In order to see substantial health benefits, the U.S. Department of Health & Human Services (HSS) recommends all adults do 150 to 300 minutes per week – approximately 30 minutes per day - of moderate-intensity exercise or 75 to 150 minutes of vigorous-intensity exercise each week, or a combination of the two. HSS also recommends resistance training of all major muscle groups at least twice a week. These guidelines are especially important for women, as cardiovascular and strength training reduce the risk of heart disease and promote lean muscle mass and healthy bone density. Daily exercise also helps to moderate stress levels.
Eat a Balanced Diet
Regardless of a woman’s age, nutrition experts generally recommend a diet that is focused on fruits, vegetables, fiber and protein, with special attention on the vitamins and minerals women need most. Consider a multivitamin, like Kore Women’s Multi Gummies, to fill in the gaps in your diet. Here are some important vitamins and minerals to consider:
- Calcium: Early in life, women deposit calcium into their bones. When they reach their 30s, they draw calcium from their bones, which weakens them. Consuming enough calcium at all ages is critical to maximize the amount of calcium you put in when you’re younger and then avoid depleting it later. Excellent food sources of calcium include milk, cheese, yogurt, sesame and chia seeds, beans, lentils, almonds and dark, leafy greens.

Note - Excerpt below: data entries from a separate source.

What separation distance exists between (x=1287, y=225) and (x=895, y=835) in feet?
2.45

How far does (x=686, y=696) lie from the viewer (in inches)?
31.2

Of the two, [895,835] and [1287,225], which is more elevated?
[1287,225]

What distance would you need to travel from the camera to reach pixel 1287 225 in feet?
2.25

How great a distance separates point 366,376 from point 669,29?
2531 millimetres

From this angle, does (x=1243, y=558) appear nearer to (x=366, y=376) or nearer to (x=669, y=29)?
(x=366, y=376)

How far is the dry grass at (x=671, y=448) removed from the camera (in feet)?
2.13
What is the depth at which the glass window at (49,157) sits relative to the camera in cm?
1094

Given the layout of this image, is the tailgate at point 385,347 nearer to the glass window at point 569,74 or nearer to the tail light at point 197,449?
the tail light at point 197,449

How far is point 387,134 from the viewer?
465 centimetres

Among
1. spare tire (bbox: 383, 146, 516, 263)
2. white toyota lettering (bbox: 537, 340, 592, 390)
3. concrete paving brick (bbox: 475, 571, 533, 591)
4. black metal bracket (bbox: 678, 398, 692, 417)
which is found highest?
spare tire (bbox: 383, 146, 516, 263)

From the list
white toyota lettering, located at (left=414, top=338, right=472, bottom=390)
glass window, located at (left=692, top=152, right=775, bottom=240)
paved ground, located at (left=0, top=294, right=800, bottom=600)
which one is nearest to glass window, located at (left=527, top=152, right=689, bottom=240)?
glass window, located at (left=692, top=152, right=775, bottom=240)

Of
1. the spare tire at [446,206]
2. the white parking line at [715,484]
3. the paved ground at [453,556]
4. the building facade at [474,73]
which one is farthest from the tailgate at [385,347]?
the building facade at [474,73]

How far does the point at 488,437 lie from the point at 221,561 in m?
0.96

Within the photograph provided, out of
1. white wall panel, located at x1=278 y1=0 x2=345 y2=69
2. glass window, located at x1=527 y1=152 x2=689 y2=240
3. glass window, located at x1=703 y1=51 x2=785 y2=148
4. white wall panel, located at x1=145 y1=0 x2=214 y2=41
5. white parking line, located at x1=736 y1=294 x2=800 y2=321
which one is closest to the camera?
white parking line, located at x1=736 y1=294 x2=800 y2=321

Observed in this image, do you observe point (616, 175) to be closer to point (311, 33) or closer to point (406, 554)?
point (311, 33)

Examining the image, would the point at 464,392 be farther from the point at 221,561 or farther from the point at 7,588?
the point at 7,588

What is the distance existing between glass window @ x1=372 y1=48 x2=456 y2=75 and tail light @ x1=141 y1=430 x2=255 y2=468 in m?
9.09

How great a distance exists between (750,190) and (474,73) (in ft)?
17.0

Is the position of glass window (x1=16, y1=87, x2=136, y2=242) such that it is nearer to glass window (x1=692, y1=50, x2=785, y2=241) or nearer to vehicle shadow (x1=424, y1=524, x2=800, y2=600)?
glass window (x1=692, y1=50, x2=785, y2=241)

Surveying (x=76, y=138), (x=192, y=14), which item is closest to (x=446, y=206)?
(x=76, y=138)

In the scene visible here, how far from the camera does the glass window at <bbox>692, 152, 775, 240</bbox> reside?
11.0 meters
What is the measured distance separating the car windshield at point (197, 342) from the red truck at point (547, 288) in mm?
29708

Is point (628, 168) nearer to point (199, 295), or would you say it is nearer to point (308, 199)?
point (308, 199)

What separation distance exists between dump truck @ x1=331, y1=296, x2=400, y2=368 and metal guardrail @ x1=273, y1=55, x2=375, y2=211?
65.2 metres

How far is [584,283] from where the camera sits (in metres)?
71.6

- Iron: Women need up to 125% more iron than men, especially if they are pre-menopausal. Iron is necessary for the production of hemoglobin, which carries oxygen to red blood cells so it can be transported from the lungs to the muscles, and iron deficiency can lead to low energy levels and even exhaustion. To boost iron levels, eat eggs, red meat, chickpeas, pumpkin seeds, lentils, and spinach.
- Folate: Folate, or vitamin B-9, is essential to women of childbearing. Folate helps to maintain healthy DNA, which reduces the chance of birth defects and can lower a woman’s risk for heart disease and certain cancers. Beans, asparagus, leafy greens, beets, and eggs are all high in folate.
Get Your ZZZZZs
The National Sleep Foundation recommends adults aged 18 to 64 get seven to nine hours of sleep per night, but women need at least 20 minutes more sleep each night than men. Research shows women tend to multitask more and use more of their brain than men, leading to an increased need for sleep to rest and recharge. However, getting the proper amount of sleep can be challenging during pregnancy or menopause, or if you have a partner who tosses and turns. Get more shut-eye by getting regular exercise, limiting caffeine and alcohol intake, limiting food intake and blue light exposure – computers, tablets, televisions – three hours before bedtime, sticking to a consistent bedtime and sleeping in a cool and dark room.
Skin cancer has reached epidemic proportions in the U.S., with 2 to 3 million new cases each year. Of those, women under age 45 are disproportionately affected. When possible, avoid the sun between 10 a.m. and 2 p.m., when it is the strongest. When you are outside, wear protective clothing – wide-brimmed hats, UV-blocking glasses, rash guards at the beach – or a broad-spectrum sunscreen with an SPF of 30 or higher, reapplied frequently. Decreasing your exposure to UV radiation decreases your risk of sunburn, both of which increase the risk of skin cancer.